L’Afrique parle désormais un autre langage. À Nairobi, lors du sommet Africa Forward 2026, les discours n’ont pas seulement porté sur les partenariats, les investissements ou les promesses diplomatiques. Ils ont surtout révélé une vérité devenue impossible à ignorer : le continent veut enfin reprendre le contrôle de son destin économique.
Dans cette dynamique, Alassane Ouattara a plaidé pour une réforme profonde de l’architecture financière internationale et pour un renforcement de la souveraineté économique africaine.
Depuis des décennies, l’Afrique produit, exporte, consomme… mais contrôle rarement les règles du jeu.

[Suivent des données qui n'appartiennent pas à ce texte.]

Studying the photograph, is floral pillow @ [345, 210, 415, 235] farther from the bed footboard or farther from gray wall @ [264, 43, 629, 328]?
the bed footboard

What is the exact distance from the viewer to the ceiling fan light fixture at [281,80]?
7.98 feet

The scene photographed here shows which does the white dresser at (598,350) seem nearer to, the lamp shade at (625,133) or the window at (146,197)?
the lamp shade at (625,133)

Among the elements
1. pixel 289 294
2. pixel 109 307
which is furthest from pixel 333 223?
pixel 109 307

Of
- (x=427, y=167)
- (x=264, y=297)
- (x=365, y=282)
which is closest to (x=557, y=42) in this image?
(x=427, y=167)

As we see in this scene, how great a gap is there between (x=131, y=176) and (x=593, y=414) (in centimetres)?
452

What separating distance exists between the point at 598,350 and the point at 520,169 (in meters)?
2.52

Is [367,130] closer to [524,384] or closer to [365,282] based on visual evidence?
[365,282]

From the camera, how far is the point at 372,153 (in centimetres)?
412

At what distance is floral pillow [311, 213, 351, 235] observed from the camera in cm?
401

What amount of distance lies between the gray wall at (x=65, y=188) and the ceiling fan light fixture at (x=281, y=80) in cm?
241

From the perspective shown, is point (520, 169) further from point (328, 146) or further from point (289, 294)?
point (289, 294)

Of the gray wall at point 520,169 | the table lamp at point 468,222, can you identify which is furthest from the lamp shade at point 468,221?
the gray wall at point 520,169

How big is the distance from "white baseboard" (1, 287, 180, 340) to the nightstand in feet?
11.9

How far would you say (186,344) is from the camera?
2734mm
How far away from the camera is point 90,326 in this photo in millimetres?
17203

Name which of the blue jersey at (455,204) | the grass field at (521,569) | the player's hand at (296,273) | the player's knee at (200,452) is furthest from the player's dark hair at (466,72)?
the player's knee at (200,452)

Les matières premières quittent le continent à bas prix, tandis que les produits transformés y reviennent à des coûts exorbitants. Les économies africaines demeurent dépendantes des financements extérieurs, des notations internationales et des décisions prises ailleurs. À Nairobi, plusieurs dirigeants africains ont dénoncé cette injustice structurelle qui continue de freiner le développement du continent.
Le plaidoyer d’Alassane Ouattara dépasse ainsi le simple cadre diplomatique. Il pose une question fondamentale : comment parler de souveraineté politique sans souveraineté économique ? Une nation qui ne maîtrise ni ses financements, ni son industrialisation, ni ses chaînes de valeur reste vulnérable aux crises mondiales et aux intérêts étrangers.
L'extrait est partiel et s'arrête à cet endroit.